- Set exercise 1 -
Can you reproduce the lines of the listing from the line containing "Based on the" through the last line of the listing, both included?

- Passage shown -
No, you have not. In effect, each force and each chief constable had responsibility for incidents in their area. When an incident became so large that it required specialist assets, they would be drawn in on mutual aid from other forces, including those in Scotland. Strathclyde Police was the only force that had a helicopter so, if another force used the helicopter, there was the potential to be cross-charged against that—although such things were often provided if they were required.
There was the possibility that the constabulary would have to carry the costs.
Absolutely. If other officers were needed for a large-scale demonstration or something like the Commonwealth games, a force would require mutual aid from other forces, and those forces could charge for that.
Steven Torrie gave a good answer to the question about retained firefighters. I will ask a similar question on how challenging it is to recruit new police officers, particularly in the north-east. I represent the north-east and I know how difficult it is in the Aberdeen area.
I do not have the figures to hand, and perhaps that question is more for Police Scotland. Generally, recruiting police officers is not hugely difficult—the issue is how we locate them across the country. There have been some challenges regarding officers in the north-east and attracting candidates to relocate to some of the islands. However, I do not have the figures on that to hand.
To follow the same line of questioning as that regarding the fire service, have any issues been raised as a result of having a single service? Have there been any changes due to the change to a single service?
Our assessment is that the single service is working very well. Our take is that the single force is stronger operationally than the legacy forces were.
There are opportunities to recruit nationally and to post people around the country. There is greater opportunity for people who want to join the police and move. People do not have to be recruited into the eight local forces; they can be recruited centrally and moved around the country to where the demand is. That has to be supported. People have to be able to relocate, and there is a cost to that.
Have you found examples of that?
I do not have anything to hand, but I know that Police Scotland is exercised about how it will get officers into the north-east and, in particular, on to the islands. I think that it is looking to actively recruit for that and to recruit individuals from their local area—for example, that could involve recruiting people for the north-east from the north-east.
Can I ask another question, convener?
I am just thinking that we have had questions on the Highlands and Islands, the north-east and Dumfries and Galloway. I am expecting to get—
Motherwell and Wishaw.
Motherwell and Wishaw is going to be punted. This is supposed to be a committee, not a meeting about constituency issues, but on you go.
My question is on a different issue. I have spoken to armed officers in the north-east and found that some of them seem to be a bit frustrated by the recent news. They think that it is old news and that it has been done already—they were armed before. Are armed officers saying the same things to you about being a little frustrated about the news just now?
HMIC has undertaken to do a review of armed policing and we published our terms of reference for that last week. Some of the review will be of the chief constable’s decision on the standing authority. We have extended our terms of reference to things such as how firearms are carried and the deployment criteria.
Part of our agreed methodology is that we will speak to officers who carry firearms to seek their views. It is too early to comment on that, as we have not yet gathered the evidence or reported on that.
The issue will come before the Justice Sub-Committee on Policing on Thursday.
What is the role of commanders? Do they have a free hand? Maybe they have more of a free hand than they had before the creation of a single force.

- Set exercise 2 -
Could you extend the transcript of the committee session on policing and fire services past its final line?

- Input rows -

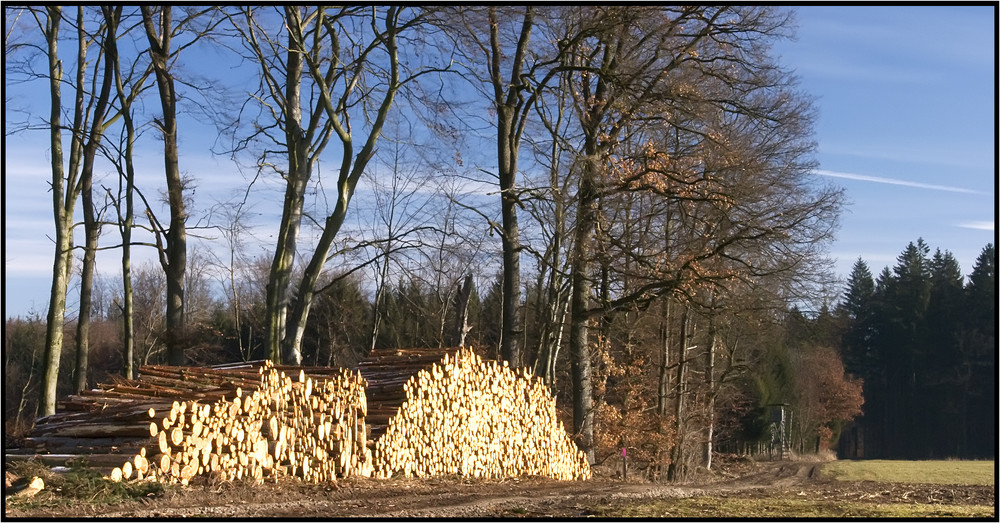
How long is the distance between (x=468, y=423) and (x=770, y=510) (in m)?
5.84

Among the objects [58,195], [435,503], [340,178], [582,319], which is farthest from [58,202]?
[435,503]

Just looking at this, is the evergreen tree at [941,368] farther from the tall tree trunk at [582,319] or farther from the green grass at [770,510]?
the green grass at [770,510]

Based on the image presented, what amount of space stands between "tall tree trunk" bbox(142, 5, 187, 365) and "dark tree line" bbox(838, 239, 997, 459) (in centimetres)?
5071

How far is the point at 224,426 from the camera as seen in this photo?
9711mm

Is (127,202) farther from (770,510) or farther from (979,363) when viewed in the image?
(979,363)

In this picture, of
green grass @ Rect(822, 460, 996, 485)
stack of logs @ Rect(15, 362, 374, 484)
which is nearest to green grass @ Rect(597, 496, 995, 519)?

- Task result 1 -
Based on the image presented, what amount of space stands between "tall tree trunk" bbox(142, 5, 187, 365) and "dark tree line" bbox(838, 239, 997, 459) (in centimetres)?
5071

How far is the point at 224,426 from the camera as seen in this photo?
9711mm

Is (127,202) farther from (770,510) or farther from (979,363) when viewed in the image?
(979,363)

In this picture, of
green grass @ Rect(822, 460, 996, 485)
stack of logs @ Rect(15, 362, 374, 484)
which is nearest to green grass @ Rect(597, 496, 995, 519)?

- Task result 2 -
I suppose that it all depends on the definition of a commander. In Police Scotland, divisional commanders are responsible for each of the 14 divisions. They have statutory responsibility for local policing in that area, which brings us back to the earlier questions on the effectiveness of local policing plans and local engagement.
There has been meaningful engagement, and the divisional commanders are in their second year of producing local policing plans. More can probably be done in the third iteration to ensure that plans fully reflect community needs. Part of the localism to which we refer will involve greater empowerment of commanders in their areas as we move forward.
I suppose that one of the biggest challenges that you have faced over the piece has been workforce planning. Quite a lot of civilian jobs have been lost recently, and the posts have been taken up by police officers and police constables. Was that perhaps the wrong decision? What work have you done to square that circle?
Workforce planning is one of the areas that we feel is still underdeveloped in Police Scotland, and we will seek more detail on that as we undertake our scrutiny programme this year. We are looking for Police Scotland to design the new service in a way that is sustainable for the future, which must include consideration of the appropriate workforce balance.
My understanding is that Police Scotland and the Scottish Police Authority are not looking to have police officers backfilling—or routinely backfilling—posts. We will look at that area as we go through our inspection programme in order to determine the extent to which backfilling may or may not exist.
Do you think that, at this moment in time, civilian jobs should be looked at more closely, and that we should not have police officers filling the backroom jobs?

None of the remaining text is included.